One of the biggest changes to happen in the sphere of lending and the lending process is the aggregation of consumer data for faster loan approval/decision making. With data aggregation, a consumer can be approved or rejected within seconds for a loan or the financing of big-ticket items.
The IBM Knowledge Center explains data aggregation as follows:
Data aggregation is the process where raw data is gathered and expressed in a summary form for statistical analysis.
For example, raw data can be aggregated over a given time period to provide statistics such as average, minimum, maximum, sum, and count. After the data is aggregated and written to a view or report, you can analyze the aggregated data to gain insights about particular resources or resource groups. There are two types of data aggregation:
- Time aggregation--data points for a single resource over a specified time period.
- Spatial aggregation--data points for a group of resources over a specified time period.
If lenders use data aggregation in tandem with MoneyThumb's product PDF Insights, you will be approving loans confidently with lightning speed.
Finicity Co-Founder and Executive Vice President Nick Thomas had this to say about data aggregation, "Aggregation is similar to what borrowers "have been doing for decades-just quicker."
Kabbage CEO Rob Frohwein says, "I don't even know if we'd be in business had the online lender not insisted on aggregation."
So long as the technology is working as intended, lenders will gain something they may have not been privy to before — years’ worth of transaction data, such as cash flows that aggregators think lenders should crunch as part of their credit analysis in addition to credit history data.
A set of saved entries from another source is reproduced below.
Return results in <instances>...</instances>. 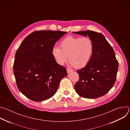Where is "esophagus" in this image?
Instances as JSON below:
<instances>
[{
	"label": "esophagus",
	"instance_id": "1",
	"mask_svg": "<svg viewBox=\"0 0 130 130\" xmlns=\"http://www.w3.org/2000/svg\"><path fill=\"white\" fill-rule=\"evenodd\" d=\"M73 71V69H70V68H67V72L68 73H69L72 72Z\"/></svg>",
	"mask_w": 130,
	"mask_h": 130
}]
</instances>
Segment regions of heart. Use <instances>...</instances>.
Here are the masks:
<instances>
[{
	"instance_id": "1",
	"label": "heart",
	"mask_w": 130,
	"mask_h": 130,
	"mask_svg": "<svg viewBox=\"0 0 130 130\" xmlns=\"http://www.w3.org/2000/svg\"><path fill=\"white\" fill-rule=\"evenodd\" d=\"M60 47L55 46L52 49L57 63L63 65L69 58L70 64L78 68L89 63L94 50V43L88 37L68 36L61 42Z\"/></svg>"
}]
</instances>
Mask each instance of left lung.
Masks as SVG:
<instances>
[{
	"mask_svg": "<svg viewBox=\"0 0 130 130\" xmlns=\"http://www.w3.org/2000/svg\"><path fill=\"white\" fill-rule=\"evenodd\" d=\"M73 33L85 37L88 36L94 45V53L89 63L77 71L79 80L75 85V89L83 98L100 97L106 94L115 83L118 62L115 52L100 33L90 30Z\"/></svg>",
	"mask_w": 130,
	"mask_h": 130,
	"instance_id": "left-lung-1",
	"label": "left lung"
}]
</instances>
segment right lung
I'll return each instance as SVG.
<instances>
[{"mask_svg":"<svg viewBox=\"0 0 130 130\" xmlns=\"http://www.w3.org/2000/svg\"><path fill=\"white\" fill-rule=\"evenodd\" d=\"M67 32L35 31L24 39L15 55L14 75L17 87L26 97L39 102L51 98L61 80L67 76L66 68L58 64L52 54L54 45Z\"/></svg>","mask_w":130,"mask_h":130,"instance_id":"1","label":"right lung"}]
</instances>
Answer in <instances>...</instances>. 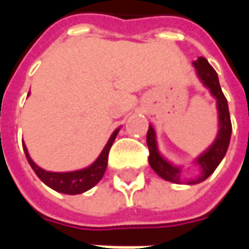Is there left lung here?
I'll return each instance as SVG.
<instances>
[{
	"label": "left lung",
	"mask_w": 249,
	"mask_h": 249,
	"mask_svg": "<svg viewBox=\"0 0 249 249\" xmlns=\"http://www.w3.org/2000/svg\"><path fill=\"white\" fill-rule=\"evenodd\" d=\"M193 65L196 68L198 77L204 82V85L208 87L211 89V93L217 98L220 129L217 139L213 142V145L211 146L208 151L203 153L197 159L198 165L203 169L201 176L197 180L189 181V184L200 183V181H203L207 178H209L214 172V169L217 168L220 161L223 160V157L227 153V149H228V145H230L231 133H232V124H231L228 103H227V98H225L221 88H220L217 73H216V71L204 57H198L196 61H193ZM146 144H148V149H149L148 160H149V165L152 167V169L159 176H161L162 178H165L168 181L178 183L180 181V169L176 167H172L169 162L165 161L159 155L156 146V139H155V130H153L152 126H149L148 133H146Z\"/></svg>",
	"instance_id": "8db88e82"
}]
</instances>
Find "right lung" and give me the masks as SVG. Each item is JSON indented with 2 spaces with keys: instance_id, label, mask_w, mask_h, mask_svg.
<instances>
[{
  "instance_id": "1",
  "label": "right lung",
  "mask_w": 249,
  "mask_h": 249,
  "mask_svg": "<svg viewBox=\"0 0 249 249\" xmlns=\"http://www.w3.org/2000/svg\"><path fill=\"white\" fill-rule=\"evenodd\" d=\"M117 133H119V129L114 130L113 135L110 136L107 145L101 152V155L98 156L97 160L93 162L90 167L81 169V171H76V172H46L33 162V160L28 155V149H26L25 144H22V146H24L25 155H26L30 167L35 171L36 175L41 178V181H44L48 187H51L52 189H54L57 192L66 193V195H78V193L85 192L88 189L93 188L103 178L104 173L108 167L109 151H110V146L113 144Z\"/></svg>"
}]
</instances>
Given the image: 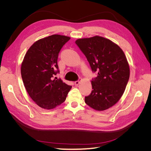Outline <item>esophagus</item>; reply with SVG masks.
<instances>
[{
    "mask_svg": "<svg viewBox=\"0 0 151 151\" xmlns=\"http://www.w3.org/2000/svg\"><path fill=\"white\" fill-rule=\"evenodd\" d=\"M81 77H79L78 80H77L76 81H75V84H76V86L78 85V84L80 83V81H81Z\"/></svg>",
    "mask_w": 151,
    "mask_h": 151,
    "instance_id": "esophagus-1",
    "label": "esophagus"
}]
</instances>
And sure, banks may already count some applicants as customers and have access to their financial transactions. However, most consumers have multiple bank accounts that lenders would also need to mine.
“You have to have a full picture of a person’s finances,” said John Bird, vice president of product marketing and alliances at Envestnet-Yodlee.
For now, the practice of using data aggregation for streamlining the application process is more typical of fintech companies like Quicken’s Rocket Mortgage and Kabbage. But aggregators like Finicity and Envestnet-Yodlee predict that traditional banks will increasingly follow suit to protect their lending operations.
“Banks are definitely awake to this,” Bird said. “Quickening lending decisions is going to be the No. 1 or No. 2 things on the minds of large banks.”
Ian Benton, an analyst in Javelin Strategy & Research’s small-business practice, said the vision for many lenders is about crunching many sources of data to provide lending offers when customers need it most. "It would be a more proactive future, in which lenders do not wait for applications but on their own find borrowers and deem them creditworthy and then initiate offers."
To better understand data aggregation from both the lender and the consumer viewpoint, read this article at Payments Journal, How Consumers and Companies Benefit From Data Aggregation.
The future of data aggregation
Looking forward, there are already two major developments related to data aggregation underway: the shift away from screen scraping and the evolution of open banking.
The legacy method of data aggregation, known as screen scraping or credential-based harvesting, relies on an aggregator writing scripts and automating the same process a consumer would use to log into their bank. Then, the data that has been requested gets pulled. The legacy method of screen scraping may create a burden on the technical infrastructure of banks or could be a less-secure practice than other options.
Open banking is maturing in the U.S. market at an advancing rate that is expected to continue. Standardization by leaders in the industry will be needed to successfully expand the open banking market.